U 2, Alex. Mir gegenüber sitzt ein alter Mann mit schlohweißem Haarkranz um die Glatze. Die gesammelten Pfandflaschen klappern in seinen Plastiktüten. Auf seinen Unterarmen sind grobe Tätowierungen, wie mit einem dicken schwarzen Edding gezeichnet. Rechts eine Frau mit einer hohen Sechziger-Jahre-Frisur, links eine Asiatin mit Strohhut, darunter steht „Shanghai“. Ich würde ihn gerne nach seiner Geschichte fragen, aber trotz dreier Staropramen und einem Becherovka wage ich es nicht. Ein ungeschriebenes Gesetz der Stadt: Quatsch niemanden an.
Ein Restaurant mit dem Namen „Führerbunker“ würde bei britischen Touristen einschlagen wie eine Bombe, um nicht zu sagen: wie eine V 2.
***
Sonntagsausflug nach Lichterfelde. Schöne Villen, Ruhe und Grün. In der beschaulichen Ferdinandstraße sitze ich in einem österreichischen Gartenlokal und genieße Wiener Schnitzel, Erdbeertiramisu und das Bier der Alpen (Danke für den Tipp, Tano!).

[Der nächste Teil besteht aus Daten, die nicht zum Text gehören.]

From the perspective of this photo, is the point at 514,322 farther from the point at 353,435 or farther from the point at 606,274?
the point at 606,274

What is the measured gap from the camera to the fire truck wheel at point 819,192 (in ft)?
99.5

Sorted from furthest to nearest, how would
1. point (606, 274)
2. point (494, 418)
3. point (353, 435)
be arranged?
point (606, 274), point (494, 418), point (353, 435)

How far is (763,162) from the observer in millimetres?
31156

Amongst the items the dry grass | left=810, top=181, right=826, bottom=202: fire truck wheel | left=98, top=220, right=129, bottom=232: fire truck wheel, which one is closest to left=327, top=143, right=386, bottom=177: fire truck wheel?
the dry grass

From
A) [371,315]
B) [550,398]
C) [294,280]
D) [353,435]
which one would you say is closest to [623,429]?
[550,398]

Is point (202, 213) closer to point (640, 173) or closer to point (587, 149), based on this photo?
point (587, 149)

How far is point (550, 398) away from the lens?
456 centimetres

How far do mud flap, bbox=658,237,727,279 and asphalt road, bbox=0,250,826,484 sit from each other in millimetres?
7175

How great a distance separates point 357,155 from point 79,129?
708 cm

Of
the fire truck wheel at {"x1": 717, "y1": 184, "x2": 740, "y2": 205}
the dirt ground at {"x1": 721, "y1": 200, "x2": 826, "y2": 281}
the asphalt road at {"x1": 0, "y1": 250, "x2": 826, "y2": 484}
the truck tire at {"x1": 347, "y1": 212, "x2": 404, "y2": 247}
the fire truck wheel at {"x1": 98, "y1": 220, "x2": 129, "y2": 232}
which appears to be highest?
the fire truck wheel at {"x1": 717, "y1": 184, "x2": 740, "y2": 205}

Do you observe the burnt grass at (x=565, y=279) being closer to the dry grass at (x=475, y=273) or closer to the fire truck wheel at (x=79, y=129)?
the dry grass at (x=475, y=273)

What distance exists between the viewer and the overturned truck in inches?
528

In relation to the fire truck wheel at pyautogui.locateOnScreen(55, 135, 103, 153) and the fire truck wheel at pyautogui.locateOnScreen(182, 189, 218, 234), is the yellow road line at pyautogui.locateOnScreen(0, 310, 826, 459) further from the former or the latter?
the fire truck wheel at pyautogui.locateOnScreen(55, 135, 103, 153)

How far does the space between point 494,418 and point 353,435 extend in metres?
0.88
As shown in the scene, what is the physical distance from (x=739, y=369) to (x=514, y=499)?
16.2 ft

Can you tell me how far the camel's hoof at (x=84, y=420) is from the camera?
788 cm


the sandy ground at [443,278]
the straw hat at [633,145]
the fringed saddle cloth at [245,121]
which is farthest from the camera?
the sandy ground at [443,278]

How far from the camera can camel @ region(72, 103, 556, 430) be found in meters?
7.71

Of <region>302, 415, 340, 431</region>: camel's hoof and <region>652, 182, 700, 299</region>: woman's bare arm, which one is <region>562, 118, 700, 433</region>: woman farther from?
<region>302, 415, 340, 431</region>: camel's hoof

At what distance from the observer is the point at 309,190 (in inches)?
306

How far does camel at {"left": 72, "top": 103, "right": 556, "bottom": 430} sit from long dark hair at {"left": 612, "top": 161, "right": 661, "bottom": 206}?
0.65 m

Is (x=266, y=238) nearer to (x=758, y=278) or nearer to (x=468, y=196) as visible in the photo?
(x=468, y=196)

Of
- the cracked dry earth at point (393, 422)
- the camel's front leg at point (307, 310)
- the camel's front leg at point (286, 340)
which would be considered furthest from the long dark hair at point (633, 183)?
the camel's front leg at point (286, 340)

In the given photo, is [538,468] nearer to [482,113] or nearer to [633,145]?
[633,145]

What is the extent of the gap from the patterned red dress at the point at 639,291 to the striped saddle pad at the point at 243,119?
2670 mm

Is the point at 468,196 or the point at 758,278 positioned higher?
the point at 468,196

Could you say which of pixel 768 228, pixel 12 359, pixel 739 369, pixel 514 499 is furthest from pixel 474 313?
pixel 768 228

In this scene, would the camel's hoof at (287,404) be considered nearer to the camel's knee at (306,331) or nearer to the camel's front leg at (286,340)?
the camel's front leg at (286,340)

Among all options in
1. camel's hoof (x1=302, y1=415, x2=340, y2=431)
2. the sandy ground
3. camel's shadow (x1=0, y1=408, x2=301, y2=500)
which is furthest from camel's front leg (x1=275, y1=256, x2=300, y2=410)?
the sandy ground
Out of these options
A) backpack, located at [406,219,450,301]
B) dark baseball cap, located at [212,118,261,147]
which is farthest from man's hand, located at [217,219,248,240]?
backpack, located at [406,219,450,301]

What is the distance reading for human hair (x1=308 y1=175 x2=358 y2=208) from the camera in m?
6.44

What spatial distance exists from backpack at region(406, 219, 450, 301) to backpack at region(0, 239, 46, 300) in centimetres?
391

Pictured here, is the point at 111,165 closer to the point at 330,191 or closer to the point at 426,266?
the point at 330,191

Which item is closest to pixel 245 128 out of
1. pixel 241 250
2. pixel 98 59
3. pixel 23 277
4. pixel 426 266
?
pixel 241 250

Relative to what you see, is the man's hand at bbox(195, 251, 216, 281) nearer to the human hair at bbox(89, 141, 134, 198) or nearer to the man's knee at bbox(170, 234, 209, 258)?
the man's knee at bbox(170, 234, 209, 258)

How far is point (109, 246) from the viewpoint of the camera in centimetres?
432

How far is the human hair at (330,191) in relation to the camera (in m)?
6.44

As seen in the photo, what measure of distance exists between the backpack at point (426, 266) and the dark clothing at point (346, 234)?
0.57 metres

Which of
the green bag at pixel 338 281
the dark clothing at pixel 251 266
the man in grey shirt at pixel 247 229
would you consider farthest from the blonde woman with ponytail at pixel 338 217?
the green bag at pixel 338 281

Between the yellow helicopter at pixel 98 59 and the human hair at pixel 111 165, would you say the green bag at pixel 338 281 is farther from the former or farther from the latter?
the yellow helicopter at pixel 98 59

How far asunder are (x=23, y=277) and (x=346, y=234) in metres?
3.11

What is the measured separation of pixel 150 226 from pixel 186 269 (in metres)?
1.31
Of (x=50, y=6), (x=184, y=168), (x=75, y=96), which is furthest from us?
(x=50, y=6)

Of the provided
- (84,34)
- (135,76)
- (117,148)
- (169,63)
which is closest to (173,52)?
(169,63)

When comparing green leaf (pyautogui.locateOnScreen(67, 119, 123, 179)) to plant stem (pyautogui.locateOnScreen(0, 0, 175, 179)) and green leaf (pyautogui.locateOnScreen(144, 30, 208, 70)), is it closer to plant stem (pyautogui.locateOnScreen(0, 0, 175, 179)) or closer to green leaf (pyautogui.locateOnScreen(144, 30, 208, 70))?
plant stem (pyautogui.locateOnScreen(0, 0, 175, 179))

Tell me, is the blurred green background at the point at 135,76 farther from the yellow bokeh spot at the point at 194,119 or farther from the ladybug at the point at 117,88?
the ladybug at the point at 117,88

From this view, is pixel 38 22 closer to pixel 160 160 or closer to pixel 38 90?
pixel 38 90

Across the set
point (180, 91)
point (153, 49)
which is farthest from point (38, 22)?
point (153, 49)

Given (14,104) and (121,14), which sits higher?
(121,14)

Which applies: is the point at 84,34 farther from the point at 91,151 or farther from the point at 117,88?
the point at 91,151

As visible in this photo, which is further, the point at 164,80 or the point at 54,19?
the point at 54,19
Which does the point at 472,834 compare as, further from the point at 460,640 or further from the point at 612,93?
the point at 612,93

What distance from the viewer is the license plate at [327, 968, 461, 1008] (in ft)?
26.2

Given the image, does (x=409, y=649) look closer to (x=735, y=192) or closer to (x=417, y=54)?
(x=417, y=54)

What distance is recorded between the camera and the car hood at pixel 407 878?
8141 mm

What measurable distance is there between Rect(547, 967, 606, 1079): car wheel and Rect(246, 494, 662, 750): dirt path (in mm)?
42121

Der Himmel über Berlin ist blind. Die Sterne sind nur gemalt – auf Häuserwände.
Alberne Tätowierungen: Ein Wolf, über ihm ein Vollmond, vor dem ein Raubvogel schwebt, Marke Groschenheft-Cover, gesehen auf dem Unterarm eines etwa achtzehnjährigen adipösen Vollhorsts; zwei Theatermasken (Komödie, Tragödie), umgeben von botanischem Geschörkel, gesehen auf dem Oberarm einer etwa zwanzigjährigen Trulla.
***
Am letzten Tag spaziere ich die Hermannstraße entlang, eine meiner Berliner Lieblingsstraßen. Abstecher in den Schillerkiez, in dem mein letzter Berlin-Krimi angesiedelt ist. Ein junger Mann mit dunkelblonden Rastazöpfen bis zu den Knöcheln trägt eine Kiste mit leeren Saftflaschen vorüber. Ich trage ein ausgeblichenes Borussia-Mönchengladbach-Retro-Shirt, das meinen Bauch besonders zur Geltung bringt, und werfe den jungen, gutaussehenden, schlanken Mittelschicht-Hipstern (Typ Tourist/Gentrifizierer), die auf dem Bürgersteig an mir vorübergehen, vernichtende Blicke zu („Ick heiße Harald, bin langzeitarbeitsloser Lackierer uff Umschulung zum Bewährungshelfer und fordere Milljöhschutz“). Merke: Zugereiste erkennt man an der Mateflasche, Einheimische an der Bierflasche. Der weite Blick über das Tempelhofer Feld. Kleine nette Gärten, dazwischen hässliche EIGENTUM-Schilder.
Letzte Molle in den Prager Hopfenstuben, nochmal Prager Gulasch. Ein Rentner mit Rollator spricht mich über den Gartenzaun der Terrasse auf Berlinerisch an, ob ick nen Jroschen hätte. Dann zieht er die Mütze und hält sie mir hin. Er bekommt den einzigen Euro, den ich in drei Wochen verschenke.